Provided data>
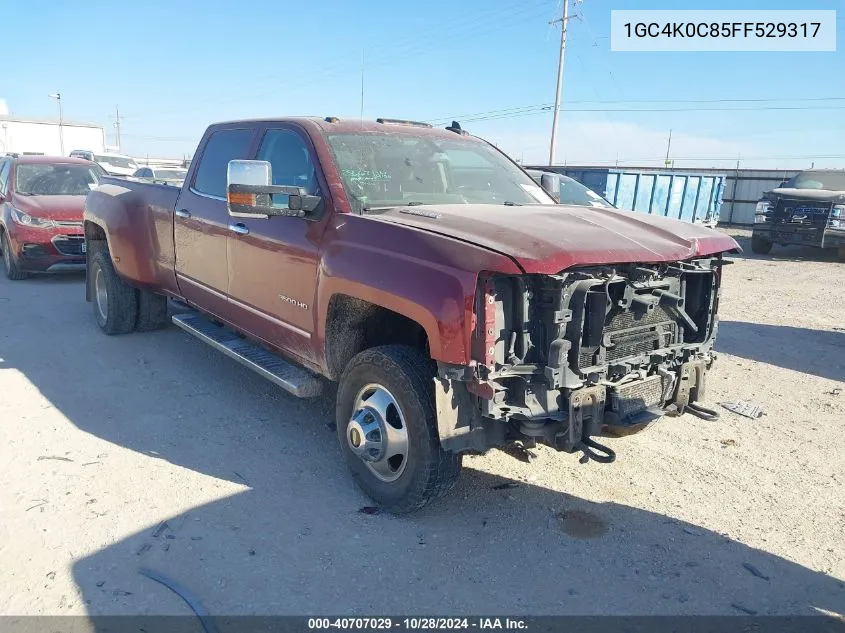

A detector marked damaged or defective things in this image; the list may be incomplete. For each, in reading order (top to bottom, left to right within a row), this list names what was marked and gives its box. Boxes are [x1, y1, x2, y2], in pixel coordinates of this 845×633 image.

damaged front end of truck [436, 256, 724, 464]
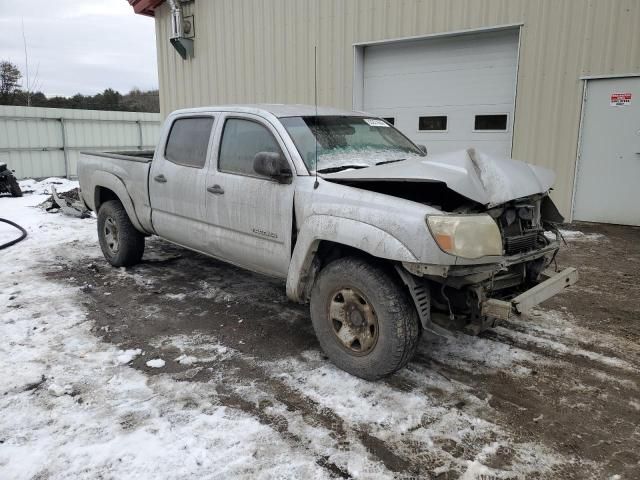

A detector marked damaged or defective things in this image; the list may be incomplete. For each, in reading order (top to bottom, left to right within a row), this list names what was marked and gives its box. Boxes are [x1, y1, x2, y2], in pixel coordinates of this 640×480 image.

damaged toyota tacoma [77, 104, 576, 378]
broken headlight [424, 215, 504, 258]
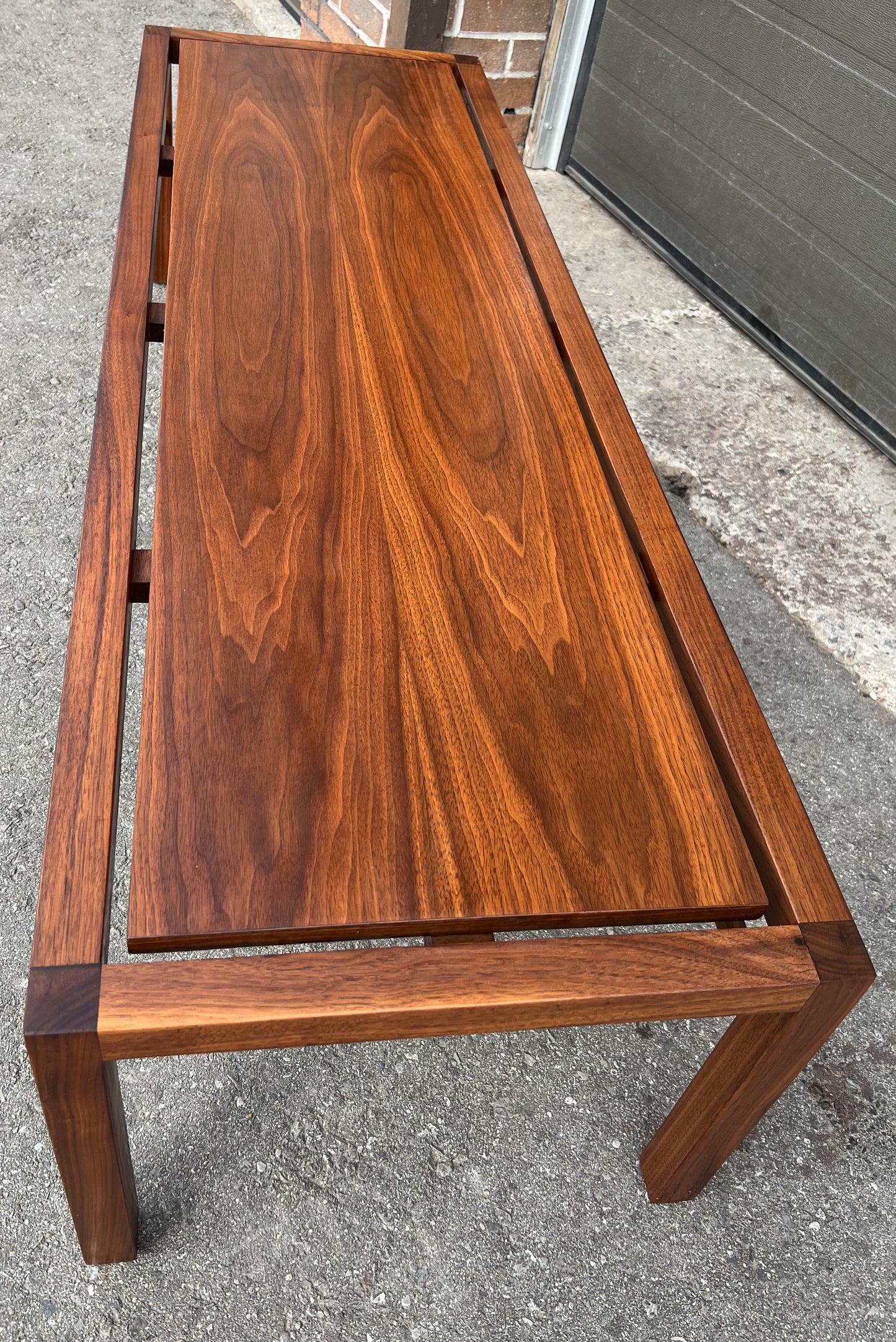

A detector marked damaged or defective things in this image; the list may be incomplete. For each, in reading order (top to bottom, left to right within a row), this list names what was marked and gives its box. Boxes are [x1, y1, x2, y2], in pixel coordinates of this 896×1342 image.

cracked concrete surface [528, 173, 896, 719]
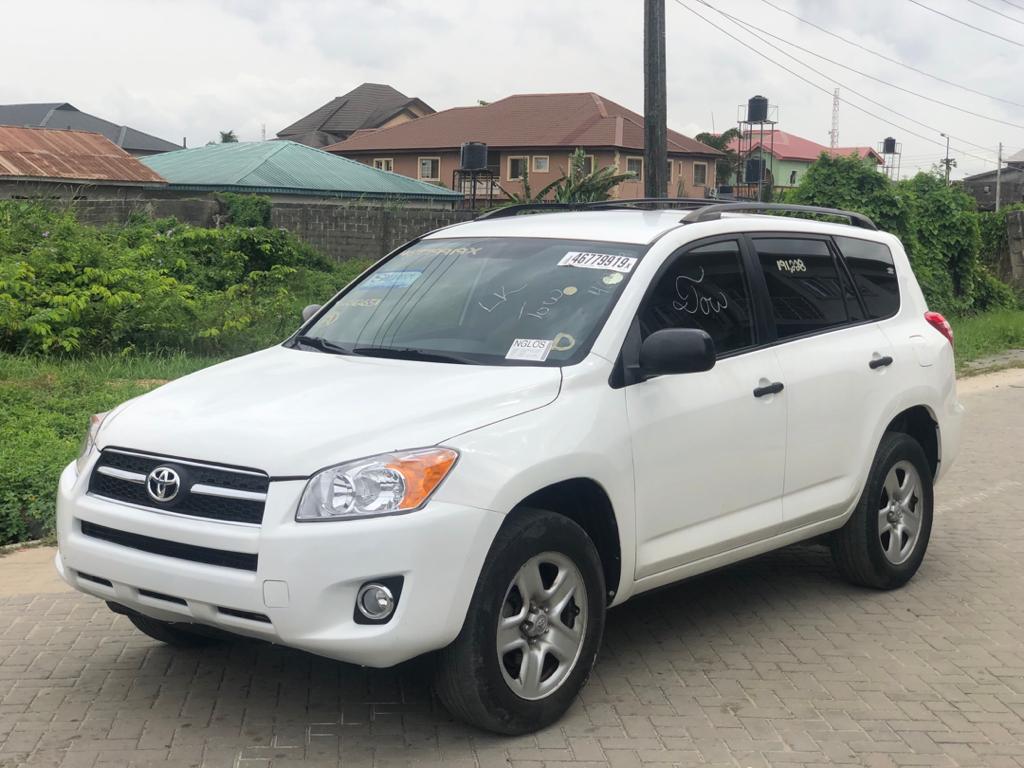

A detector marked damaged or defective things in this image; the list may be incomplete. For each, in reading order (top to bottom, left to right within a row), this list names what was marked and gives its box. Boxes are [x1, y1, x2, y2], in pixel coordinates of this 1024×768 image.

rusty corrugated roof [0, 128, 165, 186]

Description of the task> Reproduce the text of all the records above word for word, omitting the pictures.

Response for this exercise>
A detector marked damaged or defective things in this image; the list may be incomplete. For each, in reading order (top to bottom, left to right within a row), this list names what was marked and gives its box. Boxes are [x1, y1, x2, y2], in pixel coordinates of this 845×633 image.

damaged front end of truck [436, 256, 724, 464]

A detector marked damaged or defective things in this image; the list may be incomplete. For each, in reading order (top to bottom, left to right within a row), this list names what was marked and gives its box. Boxes are [x1, y1, x2, y2], in pixel coordinates of this 640×480 image.

damaged toyota tacoma [77, 104, 576, 378]
broken headlight [424, 215, 504, 258]

A detector marked damaged or defective things in this image; the list may be incomplete. For each, in reading order (top to bottom, left to right within a row), this list names what was marked and gives its box. Boxes are [x1, y1, x2, y2], in pixel coordinates of this 896×1342 image.

cracked concrete surface [528, 173, 896, 719]

A detector marked damaged or defective things in this image; the list may be incomplete. For each, in reading order (top to bottom, left to right within a row), this list names what was marked and gives its box. Boxes are [x1, y1, x2, y2], in pixel coordinates of this 1024×768 image.

rusty corrugated roof [0, 128, 165, 186]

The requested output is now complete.